Motorists are urged to slow down and move over when they see maintenance and emergency vehicles stopped along roads with lights flashing.

Motorists put road workers at risk

During six months, JPW Road and Bridge has recorded five accidents in work zones

Inattentive and speeding motorists are putting highway maintenance crews at risk.

During six months, JPW Road and Bridge, which is responsible for highways in the North Okanagan-Shuswap, has recorded five accidents in work zones. One traffic controller was injured and four of the incidents involved distracted driving.

“I’ve had 16 near-miss reports from our crews about the speed of vehicles in work zones. It’s quite scary,” said Teagan Burton, quality assurance manager.

In many cases, JPW’s crews are removing tire debris, garbage or dead animals from roadways, which are hazards for motorists.

“We want motorists to slow down and move over,” sad Burton.

B.C. enacted slow down, move over legislation in 2009 after Vernon Towing employee Ernie Semkiw was struck and killed by a van while assisting a vehicle in 2006.

Under the rules, motorists are required to slow down and move over for all vehicles stopped alongside the road that have flashing red, blue or yellow lights. This includes maintenance workers, utility workers, police, fire, ambulance, tow trucks, Commercial Vehicle Safety Enforcement personnel, land surveyors, animal control workers, garbage collectors and other roadside workers.

Motorists must slow their speed to 70 kilometres an hour when in an 80km/h or over zone, and to 40 kilometres when in an under 80km/h zone.

If travelling on a multi-lane road, drivers must move into another lane to pass when passing stopped vehicles with a flashing light.

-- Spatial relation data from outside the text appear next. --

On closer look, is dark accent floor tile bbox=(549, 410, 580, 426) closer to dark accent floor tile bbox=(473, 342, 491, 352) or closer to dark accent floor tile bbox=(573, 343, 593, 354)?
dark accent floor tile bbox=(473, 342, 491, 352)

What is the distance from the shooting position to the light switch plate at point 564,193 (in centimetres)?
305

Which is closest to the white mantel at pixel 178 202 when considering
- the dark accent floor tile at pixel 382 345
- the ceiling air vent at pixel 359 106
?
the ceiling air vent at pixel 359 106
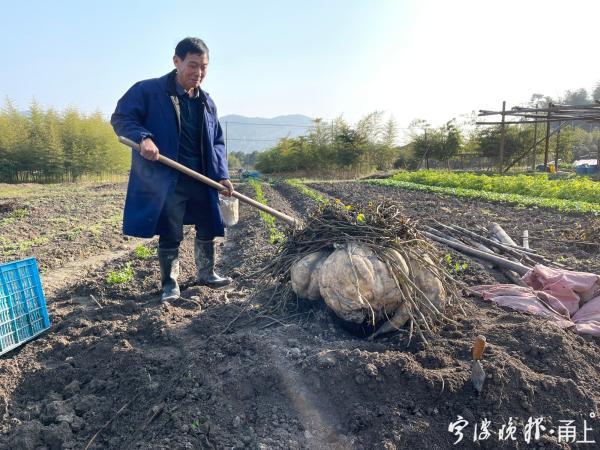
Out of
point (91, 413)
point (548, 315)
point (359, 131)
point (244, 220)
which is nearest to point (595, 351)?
point (548, 315)

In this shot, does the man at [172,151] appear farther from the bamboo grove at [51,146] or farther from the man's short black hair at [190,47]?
the bamboo grove at [51,146]

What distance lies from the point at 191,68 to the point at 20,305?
2191mm

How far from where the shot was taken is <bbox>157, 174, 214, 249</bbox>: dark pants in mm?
3712

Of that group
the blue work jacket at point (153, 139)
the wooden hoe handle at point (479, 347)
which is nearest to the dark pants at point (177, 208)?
the blue work jacket at point (153, 139)

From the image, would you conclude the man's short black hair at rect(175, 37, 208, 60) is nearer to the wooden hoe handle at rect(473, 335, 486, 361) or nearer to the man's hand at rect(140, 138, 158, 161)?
the man's hand at rect(140, 138, 158, 161)

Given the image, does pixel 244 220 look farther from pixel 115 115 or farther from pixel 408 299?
pixel 408 299

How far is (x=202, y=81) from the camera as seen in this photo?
3.70 meters

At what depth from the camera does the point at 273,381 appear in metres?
2.26

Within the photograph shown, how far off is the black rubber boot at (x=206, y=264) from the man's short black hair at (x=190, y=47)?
5.47ft

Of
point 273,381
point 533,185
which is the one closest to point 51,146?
point 533,185

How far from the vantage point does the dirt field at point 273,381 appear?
2004 mm

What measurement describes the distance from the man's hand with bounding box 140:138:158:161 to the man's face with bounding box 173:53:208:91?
2.15ft

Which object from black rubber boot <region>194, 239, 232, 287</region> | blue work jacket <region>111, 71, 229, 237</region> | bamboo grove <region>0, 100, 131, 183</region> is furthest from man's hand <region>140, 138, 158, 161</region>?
bamboo grove <region>0, 100, 131, 183</region>

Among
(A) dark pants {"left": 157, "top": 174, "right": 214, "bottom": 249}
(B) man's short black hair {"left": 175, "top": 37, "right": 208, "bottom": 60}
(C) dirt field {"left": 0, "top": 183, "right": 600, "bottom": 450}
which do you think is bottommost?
(C) dirt field {"left": 0, "top": 183, "right": 600, "bottom": 450}
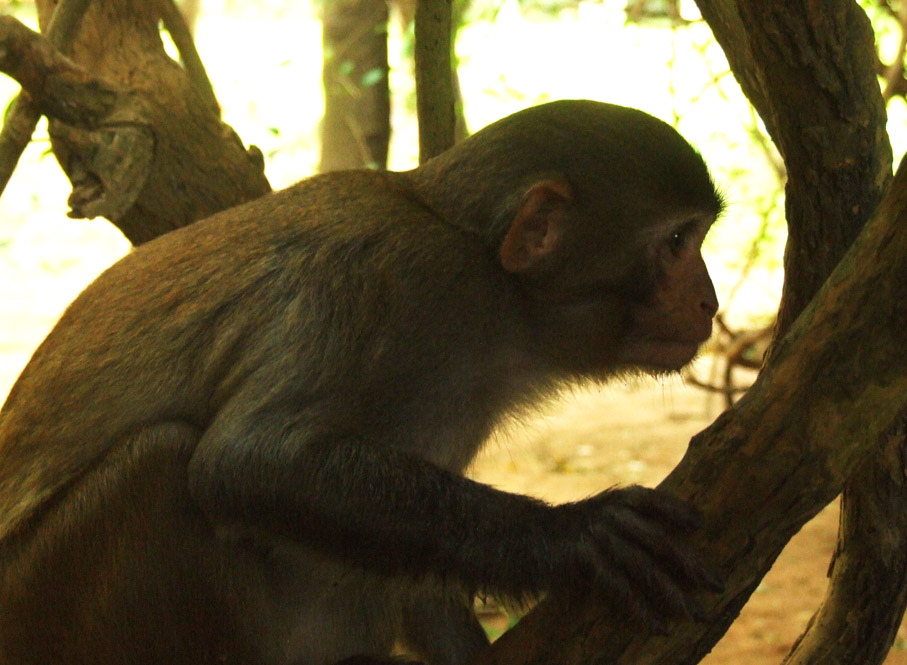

Motorists ignoring the legislation can receive a $173 ticket that also carries three penalty points.

And with winter almost here, JPW is also urging motorists to be careful when they see a snow plow on the road.

Specifically, stay 15 metres back from the plow and do not pass a plow on the right because that is where the snow is being directed.

“When the lights are flashing, the trucks are working,” said Burton.